## YOUR TASK:
Count the lines in the rows below that contain the word "nearer". Reply with the number alone.

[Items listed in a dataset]
━━━━━━━━━━━━━━━━━━━━
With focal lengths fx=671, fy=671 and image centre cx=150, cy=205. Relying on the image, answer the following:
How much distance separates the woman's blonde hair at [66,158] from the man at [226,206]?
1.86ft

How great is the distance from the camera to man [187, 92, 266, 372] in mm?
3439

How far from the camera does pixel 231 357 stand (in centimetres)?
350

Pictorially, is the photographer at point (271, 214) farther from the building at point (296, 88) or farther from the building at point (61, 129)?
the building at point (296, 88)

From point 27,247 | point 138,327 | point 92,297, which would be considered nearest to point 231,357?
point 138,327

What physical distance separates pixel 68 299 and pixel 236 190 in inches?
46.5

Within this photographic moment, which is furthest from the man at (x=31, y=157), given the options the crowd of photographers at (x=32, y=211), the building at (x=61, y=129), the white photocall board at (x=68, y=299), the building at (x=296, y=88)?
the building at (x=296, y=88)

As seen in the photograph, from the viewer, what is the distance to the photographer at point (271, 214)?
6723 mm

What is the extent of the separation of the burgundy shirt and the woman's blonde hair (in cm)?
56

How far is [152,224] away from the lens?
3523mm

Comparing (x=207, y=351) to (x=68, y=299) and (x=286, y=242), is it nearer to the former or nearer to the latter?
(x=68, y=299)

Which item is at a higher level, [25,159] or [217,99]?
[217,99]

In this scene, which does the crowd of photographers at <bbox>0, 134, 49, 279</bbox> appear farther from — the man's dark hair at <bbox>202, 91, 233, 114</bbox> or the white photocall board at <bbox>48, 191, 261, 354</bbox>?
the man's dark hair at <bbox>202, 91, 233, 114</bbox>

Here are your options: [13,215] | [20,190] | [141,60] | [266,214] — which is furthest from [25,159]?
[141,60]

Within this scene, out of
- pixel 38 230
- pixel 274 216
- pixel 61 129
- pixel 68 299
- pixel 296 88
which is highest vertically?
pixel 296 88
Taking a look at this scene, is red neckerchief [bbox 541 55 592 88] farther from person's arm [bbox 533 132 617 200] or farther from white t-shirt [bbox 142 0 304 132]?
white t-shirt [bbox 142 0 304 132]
━━━━━━━━━━━━━━━━━━━━
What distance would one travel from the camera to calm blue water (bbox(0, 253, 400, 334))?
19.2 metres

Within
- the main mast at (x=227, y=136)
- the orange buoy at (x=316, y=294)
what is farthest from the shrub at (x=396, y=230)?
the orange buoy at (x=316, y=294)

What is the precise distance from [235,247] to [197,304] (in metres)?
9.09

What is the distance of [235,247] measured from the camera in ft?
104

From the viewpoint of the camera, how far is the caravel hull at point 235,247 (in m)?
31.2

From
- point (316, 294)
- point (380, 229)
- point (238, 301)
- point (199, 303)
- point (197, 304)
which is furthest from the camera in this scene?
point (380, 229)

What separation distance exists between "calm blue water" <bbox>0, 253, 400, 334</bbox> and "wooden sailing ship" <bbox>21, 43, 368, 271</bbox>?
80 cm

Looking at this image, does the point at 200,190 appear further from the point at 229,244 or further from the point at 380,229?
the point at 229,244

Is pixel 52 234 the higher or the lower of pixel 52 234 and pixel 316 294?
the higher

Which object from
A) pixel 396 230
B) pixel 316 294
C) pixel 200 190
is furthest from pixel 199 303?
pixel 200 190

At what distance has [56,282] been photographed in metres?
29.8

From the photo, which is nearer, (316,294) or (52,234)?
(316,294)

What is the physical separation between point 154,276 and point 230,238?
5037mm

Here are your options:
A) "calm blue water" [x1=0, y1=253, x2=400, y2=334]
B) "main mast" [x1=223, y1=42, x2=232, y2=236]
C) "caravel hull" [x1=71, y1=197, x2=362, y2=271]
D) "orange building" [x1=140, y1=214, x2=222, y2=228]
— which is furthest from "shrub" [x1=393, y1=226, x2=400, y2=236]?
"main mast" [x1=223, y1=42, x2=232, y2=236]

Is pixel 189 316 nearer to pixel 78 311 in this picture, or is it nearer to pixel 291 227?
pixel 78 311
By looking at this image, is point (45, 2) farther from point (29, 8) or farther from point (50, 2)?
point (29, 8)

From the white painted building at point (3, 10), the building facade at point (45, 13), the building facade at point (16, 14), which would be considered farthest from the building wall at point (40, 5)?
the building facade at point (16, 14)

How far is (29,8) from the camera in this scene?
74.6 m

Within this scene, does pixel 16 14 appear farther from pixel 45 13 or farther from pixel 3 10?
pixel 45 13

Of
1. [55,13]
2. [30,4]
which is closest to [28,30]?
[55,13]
━━━━━━━━━━━━━━━━━━━━
## TASK SOLUTION:
3